Il pensiero però può essere rivolto alla ricerca di nuovi sintomi. E questo non riguarda solo il setting diagnostico piuttosto che lo scienziato. Riguarda perfino la vita di tutti i giorni. Certo, nella medicina e nella scienza si dispongono di strumenti di indagine estremamente raffinati rispetto alle conoscenze (i concetti medici) e alle tecnologie utilizzate (fMRI, conoscopie, etc..). Ma non ci dobbiamo trarre in inganno.

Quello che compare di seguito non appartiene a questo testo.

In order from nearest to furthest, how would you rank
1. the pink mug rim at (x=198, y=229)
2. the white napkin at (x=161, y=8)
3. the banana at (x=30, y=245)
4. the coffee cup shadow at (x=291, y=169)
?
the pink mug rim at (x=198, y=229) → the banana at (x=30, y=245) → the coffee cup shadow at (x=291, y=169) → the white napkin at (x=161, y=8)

Al di là degli strumenti e dei concetti utilizzati, l’attività di ricerca dei sintomi risponde a una logica precisa. La ricerca dei sintomi – come la formulazione della diagnosi – è un’attività ipotetica. Si ipotizza, cioè, che compiendo una derminata azione si possano ottenere dei sintomi. Ad esempio, se si riceve un passo regalo tutto avvolto dalla carta, ipotizziamo che per capire cosa c’è dentro possiamo scrollarlo. Perché pensiamo di scrollarlo? Perché riteniamo che quello che il metodo migliore per capirne il contenuto. Possiamo così ottenere degli indizi se è un pezzo unico come un libro o una scatola, se è una scatola che contiene altre scatole, e così via.

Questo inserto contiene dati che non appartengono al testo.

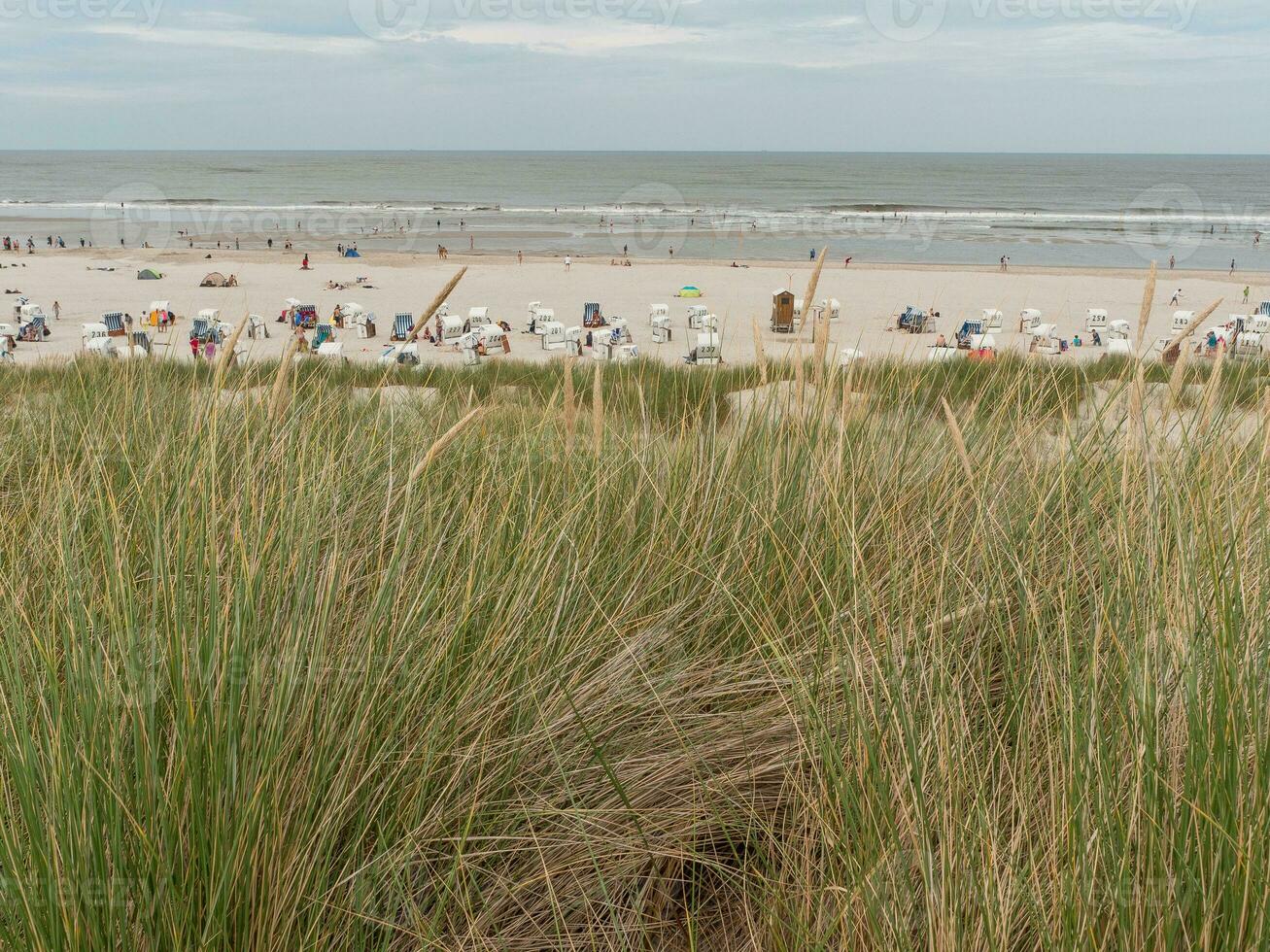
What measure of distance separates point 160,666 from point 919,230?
56.2 m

Queste azioni per ricercare nuovi sintomi possono essere delle procedure standardizzate, come avviene nella maggior parte dei casi nella scienza e nella medicina. Nella medicina ad esempio ci sono gli esami e il medico non ha bisogno di inventarseli ogni volta. Accade però che la creaitività sia necessaria per arrivare ai sintomi migliori. Eccone un esempio:
Una paziente di House ha una malattia che le procura delle allucinazioni per cui vede la madre, che però è morta quando la figlia era bambina. In questo caso per House le allucinazioni non sono solo un sintomo della malattia, ma anche un sintomo per ottenere altri sintomi. Infatti, l’idea di House è che attraverso queste allucinazioni è possibile riuscire ad arrivare al subconscio della vittima e attivare dei ricordi delle madre da viva, per capire se la sua morte potesse essere stata causata da una malattia genetica e quindi ereditaria.